What are the data structures come out of the HTML parser in golang?

If you pass the two tags below into the go stdlib html parser, the parser's output has a few meaningful differences. This has been puzzling me in Andrew, which aims to remove the things I find tedious about maintaining a website using html, css and javascript by hand.

I want to sort html pages in the { AndrewTableOfContents } structure by date; I also want to design Andrew to get this sort of metadata either through an obvious standard html tag, or from a custom meta tag. The outcome of calling Parse is a series of data structures, all of which are html.Nodes.

These are the tags that get parsed differently:

                    
<title>article title</title>
<meta name="metaname" content="metacontent" />

This is the code I wrote to inspect these things. It creates two byte arrays of the tags, and parses each through html.ParseFragment, which can parse a snippet of html:

                    
package main

import (
    "bytes"
    "fmt"
    "os"

    "github.com/davecgh/go-spew/spew"
    "golang.org/x/net/html"
)

func main() {
    title := []byte("<title>article title</title>")
    meta := []byte("<meta name=\"metaname\" content=\"metacontent\">")

    for i, elem := range [][]byte{title, meta} {
        // html.Parse returns the entire parse tree
        parsed, err := html.ParseFragment(bytes.NewReader(elem), nil)
        if err != nil {
            panic(err)
        }

        os.WriteFile(fmt.Sprint(i)+".txt", []byte(spew.Sdump(parsed)), 0o755)
    }
}

What's in these HTML nodes?

The HTML is parsed into a list of *html.Node.
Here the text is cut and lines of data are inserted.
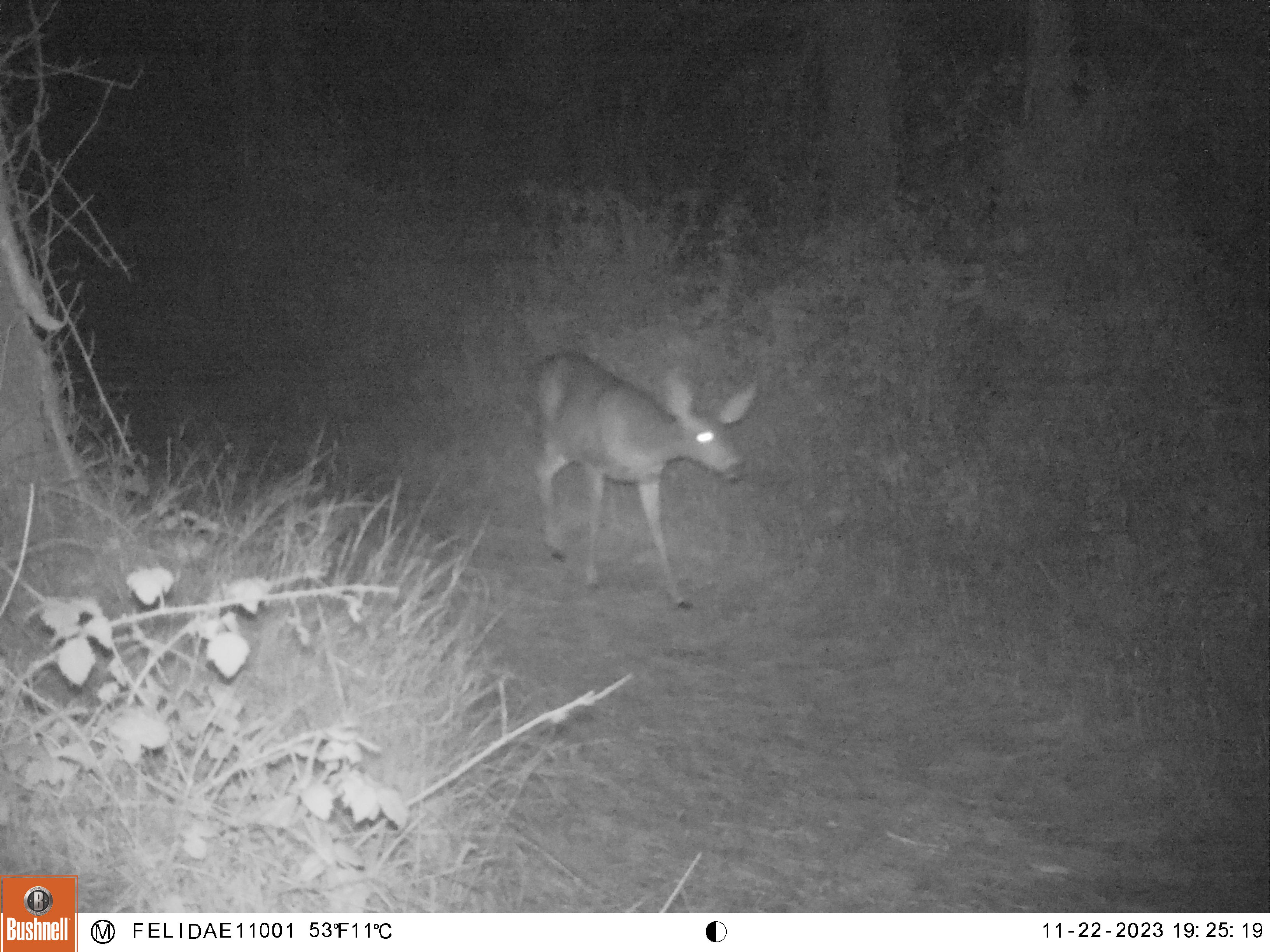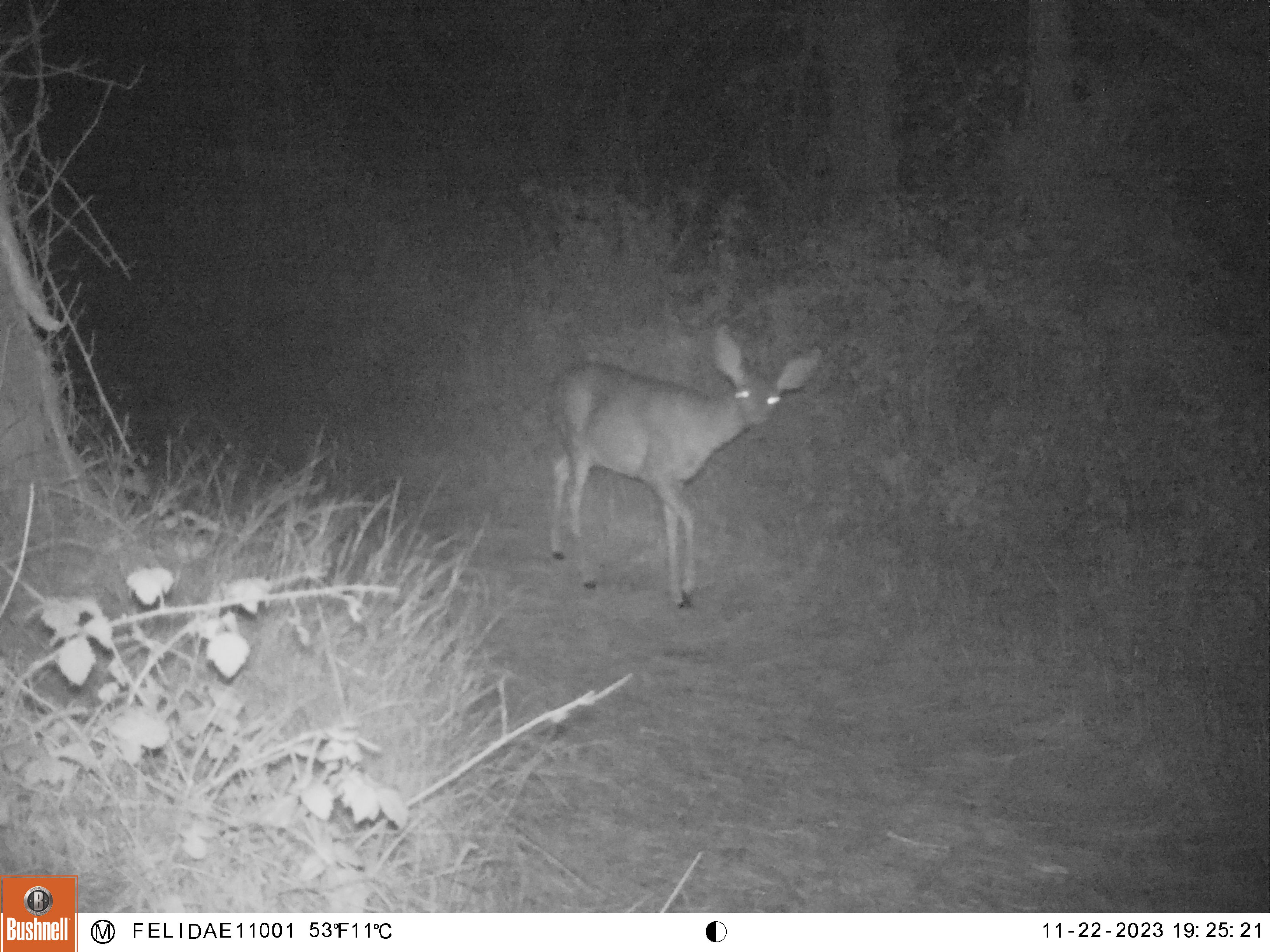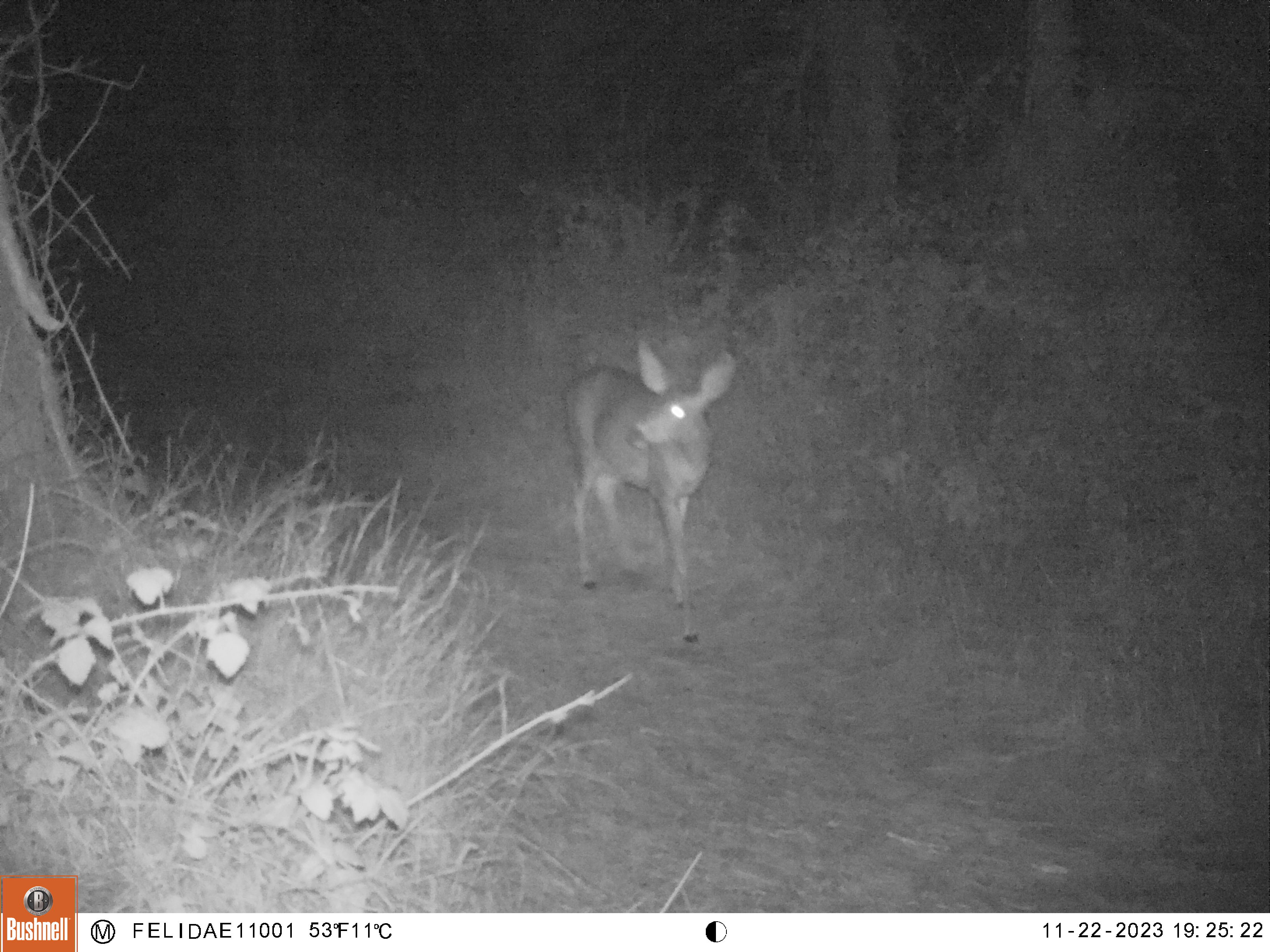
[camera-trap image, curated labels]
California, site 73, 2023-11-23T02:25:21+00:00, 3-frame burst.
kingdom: Animalia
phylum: Chordata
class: Mammalia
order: Artiodactyla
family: Cervidae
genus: Odocoileus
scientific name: Odocoileus hemionus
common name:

There's a FirstChild, Parent, LastChild, PrevSIbling and NextSibling set of relationships that are tracked. I've redacted some in the structure dumps shown as irrelevant/empty.

Each new html node is a Child of some element. We're dumping parsed fragments of html, so the parser arranges for an empty head node as the topmost node; its first FirstChild is a head node, and the structure keeps being traversable by calling FirstChild, NextSibling or whatever other relationship you want to traverse. There's a good recursive function provided as an example in the go docs for traversing every element in the parsed tree.

Here's what I've figured out about the fields in the html.Node type:

MSDN Web API Node docs

lookup table in the godocs

Data: The comment in the go package tells us data contains "tag name for element nodes, content for text, and are part of a tree of Nodes". I don't see in spew's Sdump output how to distinguish element nodes from text; it _does_ seem like an element node will have a DataAtom that's populated, and it will have a FirstChild that has no DataAtom but _does_ contain Data, which in our example is the text held between the <title> and </title>

Namespace: Usually empty in html! In html you have something like <a href="foo"< in xml, you can have <a namspace:href="foo">

title


FirstChild: (*html.Node)(0x1400013a930)({
    Parent: (*html.Node)(0x1400013a8c0)(),
    FirstChild: (*html.Node)(0x1400013a9a0)({
        Parent: (*html.Node)(0x1400013a930)(),
        //redacted empty data members
        DataAtom: (atom.Atom) , 
        Data: (string) (len=13) "article title",
        Namespace: (string) "",
        Attr: ([]html.Attribute) 
    }),
    LastChild: (*html.Node)(0x1400013a9a0)({
        //redacted empty data members
        Data: (string) (len=13) "article title",
        Namespace: (string) "",
        Attr: ([]html.Attribute) 
    }),
    PrevSibling: (*html.Node)(),
    NextSibling: (*html.Node)(),
    Type: (html.NodeType) 3,
    DataAtom: (atom.Atom) title,
    Data: (string) (len=5) "title",
    Namespace: (string) "",
    Attr: ([]html.Attribute) 
    }),

Description of the Differences

Title Element

The title element has been parsed as an *html.Node which a DataAtom of Title and Data of Title. From the go doc comment I quoted above, I don't see why Data contains title also; I'd have to walk through the constructor to figure that out, I guess?

The title element node has a child node with a Data element containing the title.

If we were to change the title to contain an attribute such as an id attribute <title id="foo">, then we'd see that attribute called out in the Attr section at the same level of indentation as the Data node.

Meta Element

The meta element has 2 attributes, stored inside the element itself. It's a self-enclosed tag, so it doesn't have child elements; it's the leaf of its parse tree.

My current approach in Andrew for tracking when an article is published is to use a meta tag; that was where I started diving into these two element nodes, trying to understand why it was easy to grab a title but hard to get the meta tag attributes. Now I know!